Minister Pato also stated that the government is “working to ensure that public servants and officers, as well as contracted security staff, have the powers and legal certainty necessary to discharge these responsibilities”.

The night curfew on Manus Island is part of wider restrictions for the refugees awaiting resettlement.

In March, Iranian refugee Reza Mollagholipour was denied permission to leave Manus Island to attend job interviews he had organised in PNG’s capital Port Moresby.

Earlier this year Mollagholipour expressed optimism about finding a job and starting a new life in Papua New Guinea but in recent weeks has told the ABC he is losing hope.

PNG’s prime minister Peter O’Neill said last month that 129 asylum seekers had been granted refugee status, while more than 400 had returned to their home countries.

To date, no refugee has been resettled in PNG.

In other related news, people working in Australia’s detention centres on Nauru and Manus Island, including NGOs and doctors, could soon face jail time for speaking out about what they have seen in the course of their work.

The Australian Border Force Act 2015 will come into effect on July 1.

The law makes it a criminal offence for any person who works directly or indirectly with the immigration department to disclose information about the facilities to any organisation, except the department, police, courts and coroners.

That means any worker or contractor who speaks to the media could face prison for up to two years.

The Act also requires immigration workers to subscribe to an oath, but the contents of that oath are not detailed in the legislation.

Meanwhile, the Refugee Action Coalition says refugees resettled on Nauru aren’t getting the healthcare they need.

The group has highlighted the case of an Iranian boy who’s broken arm needs to be reset after he was treated at Nauru’s hospital.

It’s calling for Australia’s Immigration Minister to send him to Australia for treatment.

The coalition says the boy is a victim of Australian government policy that provides different levels of care to asylum seekers in detention and those found to be refugees and living outside the camps.

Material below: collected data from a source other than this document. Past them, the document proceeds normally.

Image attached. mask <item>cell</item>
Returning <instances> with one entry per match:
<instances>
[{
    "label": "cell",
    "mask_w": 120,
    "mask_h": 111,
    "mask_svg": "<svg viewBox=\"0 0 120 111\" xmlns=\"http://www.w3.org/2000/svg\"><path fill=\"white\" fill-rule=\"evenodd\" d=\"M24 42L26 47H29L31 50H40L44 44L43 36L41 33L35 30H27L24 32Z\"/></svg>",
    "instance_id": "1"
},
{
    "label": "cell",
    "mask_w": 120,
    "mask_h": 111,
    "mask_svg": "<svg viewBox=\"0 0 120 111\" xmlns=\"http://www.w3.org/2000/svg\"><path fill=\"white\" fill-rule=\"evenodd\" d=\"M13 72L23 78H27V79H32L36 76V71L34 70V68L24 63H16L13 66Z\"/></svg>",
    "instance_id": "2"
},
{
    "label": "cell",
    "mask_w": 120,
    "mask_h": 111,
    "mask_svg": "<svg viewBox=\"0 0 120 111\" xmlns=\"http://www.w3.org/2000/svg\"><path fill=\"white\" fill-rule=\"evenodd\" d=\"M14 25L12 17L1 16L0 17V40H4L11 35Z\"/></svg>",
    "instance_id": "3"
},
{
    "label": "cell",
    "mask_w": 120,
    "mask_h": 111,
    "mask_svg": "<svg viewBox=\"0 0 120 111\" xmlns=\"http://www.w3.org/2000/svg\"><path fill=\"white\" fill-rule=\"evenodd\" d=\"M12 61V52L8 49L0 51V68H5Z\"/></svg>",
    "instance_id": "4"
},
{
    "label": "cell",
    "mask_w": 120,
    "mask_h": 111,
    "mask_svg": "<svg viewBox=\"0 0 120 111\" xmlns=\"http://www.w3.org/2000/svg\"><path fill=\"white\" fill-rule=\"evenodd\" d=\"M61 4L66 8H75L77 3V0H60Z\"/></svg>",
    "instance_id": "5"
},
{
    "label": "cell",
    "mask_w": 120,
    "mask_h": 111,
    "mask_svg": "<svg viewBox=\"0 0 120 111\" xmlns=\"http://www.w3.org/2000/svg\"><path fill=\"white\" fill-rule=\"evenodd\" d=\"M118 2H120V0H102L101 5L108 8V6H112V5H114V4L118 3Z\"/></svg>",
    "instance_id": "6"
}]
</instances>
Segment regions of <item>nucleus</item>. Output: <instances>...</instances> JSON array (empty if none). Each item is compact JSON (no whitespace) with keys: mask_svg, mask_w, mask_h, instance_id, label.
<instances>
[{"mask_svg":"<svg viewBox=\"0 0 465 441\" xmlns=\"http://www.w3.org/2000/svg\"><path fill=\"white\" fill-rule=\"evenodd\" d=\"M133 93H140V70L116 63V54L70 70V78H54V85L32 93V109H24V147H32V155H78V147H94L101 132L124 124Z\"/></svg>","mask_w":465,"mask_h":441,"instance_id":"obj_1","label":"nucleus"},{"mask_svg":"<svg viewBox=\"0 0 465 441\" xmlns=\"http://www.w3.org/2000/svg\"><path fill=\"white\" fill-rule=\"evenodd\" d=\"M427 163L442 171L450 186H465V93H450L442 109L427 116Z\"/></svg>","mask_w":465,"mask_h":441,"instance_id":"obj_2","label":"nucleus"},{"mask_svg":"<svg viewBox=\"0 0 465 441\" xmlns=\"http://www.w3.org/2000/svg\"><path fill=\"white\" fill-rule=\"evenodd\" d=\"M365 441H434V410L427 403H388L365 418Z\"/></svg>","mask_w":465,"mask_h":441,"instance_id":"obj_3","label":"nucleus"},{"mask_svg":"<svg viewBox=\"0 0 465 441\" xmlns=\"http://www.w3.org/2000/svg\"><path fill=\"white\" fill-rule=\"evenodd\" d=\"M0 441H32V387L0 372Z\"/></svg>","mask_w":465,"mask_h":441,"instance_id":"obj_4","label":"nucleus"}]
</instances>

The group says when it was discovered the boy had been classed as a refugee his parents were told he would have to be treated on Nauru.

The Coalition says a 36-year old-woman refugee needs an MRI scan but those facilities don’t exist on Nauru while another woman has gynaecological problems which have been left untreated.

Meanwhile Nauru’s health minister, Valdon Dowiyogo, has asked Australia to send a specialist medical team to treat the boy as soon as possible.